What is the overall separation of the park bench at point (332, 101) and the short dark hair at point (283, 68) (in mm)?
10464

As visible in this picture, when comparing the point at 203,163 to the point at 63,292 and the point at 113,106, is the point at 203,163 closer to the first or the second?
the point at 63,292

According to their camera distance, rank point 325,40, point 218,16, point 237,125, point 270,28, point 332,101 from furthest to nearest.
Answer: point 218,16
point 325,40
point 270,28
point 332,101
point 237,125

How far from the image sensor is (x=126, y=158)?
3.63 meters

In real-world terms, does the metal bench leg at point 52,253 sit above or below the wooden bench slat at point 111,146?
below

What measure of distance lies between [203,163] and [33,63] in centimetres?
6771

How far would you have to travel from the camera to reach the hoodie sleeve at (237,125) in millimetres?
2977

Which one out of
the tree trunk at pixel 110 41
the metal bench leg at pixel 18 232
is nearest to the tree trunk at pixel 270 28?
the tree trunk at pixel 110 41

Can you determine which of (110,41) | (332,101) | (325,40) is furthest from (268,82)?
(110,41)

What you are asked to do — Rewrite all the records above, substituting "iron bench leg" for "metal bench leg" and leaving everything else the same.

Task answer —
What is the overall separation of the park bench at point (332, 101) and the short dark hair at point (283, 68) (in mm)?
10464

As visible in this picture, when comparing the point at 203,163 to the point at 63,292 and the point at 113,106, is the point at 203,163 closer to the first or the second?
the point at 63,292

According to their camera distance, rank point 325,40, point 218,16, point 237,125, point 270,28, point 332,101 from furthest to nearest.
Answer: point 218,16
point 325,40
point 270,28
point 332,101
point 237,125

How far from the image sensor is (x=126, y=158)?
3.63 meters

In real-world terms, does the iron bench leg at point 52,253 sit above or below the wooden bench slat at point 111,146?
below

What measure of distance lies between [203,163] and [33,63] in centimetres?
6771

How far would you have to travel from the camera to reach the hoodie sleeve at (237,125) in millimetres?
2977

Which one out of
the tree trunk at pixel 110 41
the iron bench leg at pixel 18 232
is nearest to the tree trunk at pixel 270 28?
the tree trunk at pixel 110 41

Can you determine which of (110,41) | (332,101) | (325,40) is furthest from (268,82)?
(110,41)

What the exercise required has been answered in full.